Recently, I've been thinking about how cars are portrayed versus other forms of transportation in movies, TV shows, even commercials. In fact, what really prompted this was the following Audi commercial, which was picked up by a number of transportation and urban planning blogs. Observe.
Now, what must the ad wizards who came up with this one have been thinking? I'm even willing to concede that maybe they thought this was a fairly innocuous message. Everyone likes, driving, right? Well now you can enjoy driving without the latent guilt of wondering whether you're being environmentally unsustainable while you do it. Why put yourself through the discomfort of walking, biking, or taking public transit to get where you're going?
I bet they didn't even consider how casually and easily they assumed that people who don't have a car, or choose not to drive it, are losers. Or uncool. Or at least, inconvenienced.
It's not the first time I've seen that trope. In fact, this ad immediately reminded me of the film The 40 Year Old Virgin. You might recall in the opening scenes, and throughout the rest of the movie, Andy (Steve Carell's character) is shown riding his bike to work, and to get around in general. He doesn't even have a license, and this repeatedly gets in the way of him sealing the deal on trying to lose his V-card. His lack of a car and ability to drive are a key way in which his character is dysfunctional and socially inept. I really liked the movie, and when I first saw it, I accepted this portrayal implicitly. To be fair, at the time I wasn't as into biking as I am now, and the movie does take place in Los Angeles where car ownership is more crucial to normal social interaction than it is here in New York.
I was also reminded of this season's opening credits to Saturday Night Live. If you're not familiar, each season SNL has a new opening title sequence which features the cast hanging out and generally looking cool and hip at night around New York while Don Pardo reads off their names. This season's are interesting because they feature a number of shots of Keenan Thompson standing on the Brooklyn Bridge high-fiving cyclists as they ride by, and one shot looking north up the East River apparently taken from someone riding across the bridge (you can tell it's someone riding a bike, because you can see over the exterior bridge cage that would otherwise be there if it was from a car).

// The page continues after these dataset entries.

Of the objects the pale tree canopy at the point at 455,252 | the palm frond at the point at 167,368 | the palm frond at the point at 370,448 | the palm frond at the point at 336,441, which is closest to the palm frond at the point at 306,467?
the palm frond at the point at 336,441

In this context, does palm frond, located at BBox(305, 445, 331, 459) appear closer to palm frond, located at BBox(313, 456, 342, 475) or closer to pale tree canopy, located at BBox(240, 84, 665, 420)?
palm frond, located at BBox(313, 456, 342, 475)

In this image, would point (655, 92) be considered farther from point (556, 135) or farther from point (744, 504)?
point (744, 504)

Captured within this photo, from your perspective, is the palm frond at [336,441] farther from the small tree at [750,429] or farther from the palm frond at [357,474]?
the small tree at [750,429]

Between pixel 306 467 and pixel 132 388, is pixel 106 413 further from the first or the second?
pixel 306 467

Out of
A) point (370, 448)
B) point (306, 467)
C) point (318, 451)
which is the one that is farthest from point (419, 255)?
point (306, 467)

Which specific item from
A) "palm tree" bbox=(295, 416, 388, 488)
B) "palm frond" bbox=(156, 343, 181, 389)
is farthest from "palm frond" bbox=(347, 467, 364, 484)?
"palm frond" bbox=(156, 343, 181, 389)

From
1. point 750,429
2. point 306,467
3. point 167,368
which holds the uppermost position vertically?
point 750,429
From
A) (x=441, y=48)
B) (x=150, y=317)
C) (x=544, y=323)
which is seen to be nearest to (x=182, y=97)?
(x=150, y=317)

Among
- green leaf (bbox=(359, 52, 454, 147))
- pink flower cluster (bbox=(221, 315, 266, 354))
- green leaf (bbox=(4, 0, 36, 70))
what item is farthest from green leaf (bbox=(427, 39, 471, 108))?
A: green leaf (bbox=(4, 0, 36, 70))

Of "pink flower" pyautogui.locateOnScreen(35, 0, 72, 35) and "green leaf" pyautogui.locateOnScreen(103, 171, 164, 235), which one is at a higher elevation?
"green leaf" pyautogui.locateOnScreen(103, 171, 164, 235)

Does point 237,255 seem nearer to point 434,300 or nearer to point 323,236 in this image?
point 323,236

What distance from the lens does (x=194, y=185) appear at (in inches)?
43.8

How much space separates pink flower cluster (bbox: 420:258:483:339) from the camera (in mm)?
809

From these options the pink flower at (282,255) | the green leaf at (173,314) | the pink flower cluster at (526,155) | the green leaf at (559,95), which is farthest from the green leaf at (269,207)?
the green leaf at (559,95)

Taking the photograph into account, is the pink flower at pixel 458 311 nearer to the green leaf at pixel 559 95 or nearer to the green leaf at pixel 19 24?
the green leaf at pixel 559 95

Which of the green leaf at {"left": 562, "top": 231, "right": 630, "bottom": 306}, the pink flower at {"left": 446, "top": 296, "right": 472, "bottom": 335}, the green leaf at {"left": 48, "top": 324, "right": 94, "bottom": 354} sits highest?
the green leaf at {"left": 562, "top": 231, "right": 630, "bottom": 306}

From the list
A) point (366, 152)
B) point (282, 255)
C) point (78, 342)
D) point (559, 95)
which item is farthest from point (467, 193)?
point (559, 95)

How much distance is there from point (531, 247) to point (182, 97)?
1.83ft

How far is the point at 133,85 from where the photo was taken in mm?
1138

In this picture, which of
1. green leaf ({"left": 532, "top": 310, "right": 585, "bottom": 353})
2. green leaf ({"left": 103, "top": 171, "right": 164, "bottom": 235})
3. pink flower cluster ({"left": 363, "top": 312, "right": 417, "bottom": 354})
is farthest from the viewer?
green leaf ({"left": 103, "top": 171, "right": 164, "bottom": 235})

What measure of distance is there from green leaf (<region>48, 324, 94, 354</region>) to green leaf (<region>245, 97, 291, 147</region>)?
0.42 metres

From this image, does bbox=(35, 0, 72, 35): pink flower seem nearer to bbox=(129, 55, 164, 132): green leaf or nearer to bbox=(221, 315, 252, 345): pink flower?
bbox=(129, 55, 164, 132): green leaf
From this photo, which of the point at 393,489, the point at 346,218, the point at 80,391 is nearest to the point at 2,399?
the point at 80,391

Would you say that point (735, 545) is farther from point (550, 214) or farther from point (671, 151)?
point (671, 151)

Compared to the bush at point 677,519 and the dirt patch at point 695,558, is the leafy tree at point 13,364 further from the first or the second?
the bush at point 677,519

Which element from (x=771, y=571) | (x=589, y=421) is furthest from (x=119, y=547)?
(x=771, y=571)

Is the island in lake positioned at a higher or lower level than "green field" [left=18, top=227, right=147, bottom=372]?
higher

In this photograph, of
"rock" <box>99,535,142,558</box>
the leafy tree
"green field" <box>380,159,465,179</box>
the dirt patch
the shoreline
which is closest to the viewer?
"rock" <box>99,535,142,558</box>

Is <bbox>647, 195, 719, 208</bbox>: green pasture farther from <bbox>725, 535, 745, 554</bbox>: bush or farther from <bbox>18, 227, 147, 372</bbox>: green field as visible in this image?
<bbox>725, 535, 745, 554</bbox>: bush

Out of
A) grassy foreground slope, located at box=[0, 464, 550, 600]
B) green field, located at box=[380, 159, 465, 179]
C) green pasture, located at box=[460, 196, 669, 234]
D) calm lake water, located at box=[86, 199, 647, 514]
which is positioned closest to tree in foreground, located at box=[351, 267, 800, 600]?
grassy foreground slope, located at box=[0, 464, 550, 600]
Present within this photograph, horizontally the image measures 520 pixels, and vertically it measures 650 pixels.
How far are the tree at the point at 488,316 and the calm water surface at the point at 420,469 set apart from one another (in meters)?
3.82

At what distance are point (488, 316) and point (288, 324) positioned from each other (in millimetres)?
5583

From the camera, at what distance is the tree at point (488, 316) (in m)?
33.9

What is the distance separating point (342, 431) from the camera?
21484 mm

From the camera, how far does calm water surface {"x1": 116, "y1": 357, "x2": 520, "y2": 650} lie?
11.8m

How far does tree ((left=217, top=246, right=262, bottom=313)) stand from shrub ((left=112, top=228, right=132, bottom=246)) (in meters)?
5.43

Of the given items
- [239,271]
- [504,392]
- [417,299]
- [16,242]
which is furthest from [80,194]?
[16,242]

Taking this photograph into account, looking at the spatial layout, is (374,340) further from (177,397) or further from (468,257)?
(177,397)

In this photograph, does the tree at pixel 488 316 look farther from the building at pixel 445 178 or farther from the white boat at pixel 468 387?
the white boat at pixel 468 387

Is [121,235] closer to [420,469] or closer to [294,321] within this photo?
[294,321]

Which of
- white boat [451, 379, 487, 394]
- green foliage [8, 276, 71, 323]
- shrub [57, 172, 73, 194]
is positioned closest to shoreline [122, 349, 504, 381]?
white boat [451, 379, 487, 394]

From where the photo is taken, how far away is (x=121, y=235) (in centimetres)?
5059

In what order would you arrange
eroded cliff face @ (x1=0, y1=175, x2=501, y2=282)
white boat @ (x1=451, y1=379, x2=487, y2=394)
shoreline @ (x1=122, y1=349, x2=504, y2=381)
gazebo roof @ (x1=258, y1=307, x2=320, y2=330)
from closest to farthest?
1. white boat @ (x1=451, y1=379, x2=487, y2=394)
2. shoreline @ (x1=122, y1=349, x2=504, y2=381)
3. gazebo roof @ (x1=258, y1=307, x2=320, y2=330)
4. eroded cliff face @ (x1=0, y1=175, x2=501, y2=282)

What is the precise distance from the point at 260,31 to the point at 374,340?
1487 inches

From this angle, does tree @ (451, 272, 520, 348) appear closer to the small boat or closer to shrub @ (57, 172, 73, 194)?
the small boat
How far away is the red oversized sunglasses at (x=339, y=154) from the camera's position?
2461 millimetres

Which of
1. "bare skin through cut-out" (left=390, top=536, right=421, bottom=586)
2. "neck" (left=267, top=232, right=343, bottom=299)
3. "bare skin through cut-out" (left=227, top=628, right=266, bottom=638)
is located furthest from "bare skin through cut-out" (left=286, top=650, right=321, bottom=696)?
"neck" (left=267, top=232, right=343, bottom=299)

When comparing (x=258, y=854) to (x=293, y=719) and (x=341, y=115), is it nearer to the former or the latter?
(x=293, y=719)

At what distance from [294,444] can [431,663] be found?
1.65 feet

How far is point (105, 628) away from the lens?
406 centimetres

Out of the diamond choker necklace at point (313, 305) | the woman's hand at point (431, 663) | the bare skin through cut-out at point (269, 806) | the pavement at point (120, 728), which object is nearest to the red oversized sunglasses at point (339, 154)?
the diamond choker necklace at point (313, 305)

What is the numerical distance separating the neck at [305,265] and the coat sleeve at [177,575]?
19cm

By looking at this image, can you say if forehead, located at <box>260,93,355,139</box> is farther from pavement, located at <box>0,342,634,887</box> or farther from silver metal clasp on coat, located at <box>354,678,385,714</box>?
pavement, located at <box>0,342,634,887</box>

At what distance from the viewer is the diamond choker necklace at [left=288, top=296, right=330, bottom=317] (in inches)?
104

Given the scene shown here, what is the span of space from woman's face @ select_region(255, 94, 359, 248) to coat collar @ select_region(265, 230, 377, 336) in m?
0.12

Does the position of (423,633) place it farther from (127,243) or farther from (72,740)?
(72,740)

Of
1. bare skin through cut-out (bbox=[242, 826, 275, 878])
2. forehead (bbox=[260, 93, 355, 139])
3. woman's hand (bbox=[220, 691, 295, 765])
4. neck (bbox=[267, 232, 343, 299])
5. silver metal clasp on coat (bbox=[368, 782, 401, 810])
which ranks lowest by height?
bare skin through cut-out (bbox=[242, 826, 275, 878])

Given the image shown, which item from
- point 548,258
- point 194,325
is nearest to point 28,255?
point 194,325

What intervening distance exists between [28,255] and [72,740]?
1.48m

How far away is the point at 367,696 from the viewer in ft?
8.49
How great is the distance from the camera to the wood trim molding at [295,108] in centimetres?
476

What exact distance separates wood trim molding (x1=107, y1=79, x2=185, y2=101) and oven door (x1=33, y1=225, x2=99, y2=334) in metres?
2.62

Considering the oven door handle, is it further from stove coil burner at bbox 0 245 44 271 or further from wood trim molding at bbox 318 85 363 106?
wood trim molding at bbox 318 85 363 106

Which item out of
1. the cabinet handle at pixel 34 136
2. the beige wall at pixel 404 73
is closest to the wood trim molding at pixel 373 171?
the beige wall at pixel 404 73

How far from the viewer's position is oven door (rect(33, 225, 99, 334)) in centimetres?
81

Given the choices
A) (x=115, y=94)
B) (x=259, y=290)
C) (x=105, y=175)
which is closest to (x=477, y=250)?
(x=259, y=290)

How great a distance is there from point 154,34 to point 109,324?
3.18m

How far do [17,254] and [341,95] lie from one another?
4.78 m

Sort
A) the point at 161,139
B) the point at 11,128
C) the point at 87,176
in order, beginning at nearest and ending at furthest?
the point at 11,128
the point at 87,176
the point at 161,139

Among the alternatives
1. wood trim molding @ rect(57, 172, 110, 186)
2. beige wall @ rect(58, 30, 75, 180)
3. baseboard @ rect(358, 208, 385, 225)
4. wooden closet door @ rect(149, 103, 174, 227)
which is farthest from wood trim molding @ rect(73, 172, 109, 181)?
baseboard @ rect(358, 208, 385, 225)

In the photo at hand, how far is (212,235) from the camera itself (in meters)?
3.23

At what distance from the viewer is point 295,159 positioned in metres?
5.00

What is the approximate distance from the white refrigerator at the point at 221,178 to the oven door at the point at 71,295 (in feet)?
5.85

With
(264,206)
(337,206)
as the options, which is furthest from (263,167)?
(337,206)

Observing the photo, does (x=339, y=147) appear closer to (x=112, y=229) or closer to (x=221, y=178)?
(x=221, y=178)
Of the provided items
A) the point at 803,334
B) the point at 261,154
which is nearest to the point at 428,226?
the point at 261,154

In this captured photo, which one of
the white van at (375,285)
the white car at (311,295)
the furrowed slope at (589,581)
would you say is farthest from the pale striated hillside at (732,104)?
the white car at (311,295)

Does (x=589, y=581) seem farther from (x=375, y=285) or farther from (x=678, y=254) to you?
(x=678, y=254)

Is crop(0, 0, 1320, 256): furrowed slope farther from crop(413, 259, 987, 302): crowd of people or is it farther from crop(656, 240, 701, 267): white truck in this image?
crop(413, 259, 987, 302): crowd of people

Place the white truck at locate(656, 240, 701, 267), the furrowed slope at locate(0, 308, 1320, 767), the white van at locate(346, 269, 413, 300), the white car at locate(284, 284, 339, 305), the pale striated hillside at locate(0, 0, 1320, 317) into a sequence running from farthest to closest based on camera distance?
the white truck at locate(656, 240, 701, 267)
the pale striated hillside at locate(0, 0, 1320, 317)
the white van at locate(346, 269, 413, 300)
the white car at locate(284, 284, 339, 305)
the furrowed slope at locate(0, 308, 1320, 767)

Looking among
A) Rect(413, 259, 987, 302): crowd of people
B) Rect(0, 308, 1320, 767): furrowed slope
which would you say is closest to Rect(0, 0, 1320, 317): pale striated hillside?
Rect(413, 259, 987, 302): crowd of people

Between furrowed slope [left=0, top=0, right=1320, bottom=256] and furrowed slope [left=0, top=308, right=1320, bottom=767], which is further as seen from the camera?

Check it out:
Even a few years ago, I doubt this would've been included. Also, cars whizzing by is still the most notable image here by far. Recently, though, cycling seems to have become more a part of the urban lifestyle zeitgeist of New York. Some would argue that that is mostly among upper middle class white men like me, but that's a topic for another post. The New York of my parents' generation of 20- and 30-somethings wouldn't have thought much about biking except when they were dodging psycho bike messengers. Let's hope the trend keeps going.